I’m not a big Terry Brooks reader today, but I will never forget what he as a writer did for me in my youth. If I should ever meet him, I’d want to offer a personal thanks. He deserves it.


  1. That is a great story Ty, I say story for lack of a better term, and because you made me see something from another perspective-you made me see the value in an author and his work that I did not even like.

  2. David, I understand what you mean. There are plenty of authors I won't read after having grown tired of them or outright disliking the direction they've gone, but I realize they still have value to others.

    Paul, thanks for hosting me this day.

  3. Personal & moving, Ty. Glad to have it here on my blog.

  4. Heart wrenching. That must have been incredible hard for you. I'm glad you were there for her, though. I too have spent a lot of time in hospitals, mostly with my first wife. I don't find them pleasant places.

  5. Ty, I think David pretty much echoed my sentiments. You wrote a very moving and informative piece on the value of fantasy literature. For years I had seen the Elfstones of Shannara cover and wanted to read it, but had never gotten around to it. Only much later, after I was reading H.P. Lovecraft and Michael Moorcock, did I happen upon a copy and finally gave it a try. I was not impressed. Perhaps if I'd read it as a ten year old I would have formed a different opinion and had at least a nostalgic love for the book. An example of that for me would be Chronicles of Narnia. I read them when I was young, great escapism, but as an adult I have little interest in Narnia, unlike Lord of the Rings, which held up through adulthood. Anyway, I never had anything traumatic happen to me or my loved ones as a youth, so I don't share that aspect of your experience, but thank you for sharing and shedding light on another value of heroic fantasy.

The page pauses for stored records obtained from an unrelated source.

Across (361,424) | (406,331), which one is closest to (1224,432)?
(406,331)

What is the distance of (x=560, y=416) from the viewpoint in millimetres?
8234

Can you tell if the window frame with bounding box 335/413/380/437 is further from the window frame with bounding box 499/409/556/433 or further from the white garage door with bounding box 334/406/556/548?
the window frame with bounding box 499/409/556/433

  6. Amazing post, Ty. It's truly amazing the anchor fiction can provide - as a teenager I was miserable for a lot of reasons that are pale in the shadow of your mother's. Watching Star Trek every week kept me going, and my interest in writing too. Michael Pillar, he was a huge influence on me. Not so much the writing in the end, but his perspective. Best of luck on your novel, Ty.

  7. Thanks to everyone who has commented. Though a little tough to write, I think this is my favorite of all my blog posts this month. It's definitely my most personal.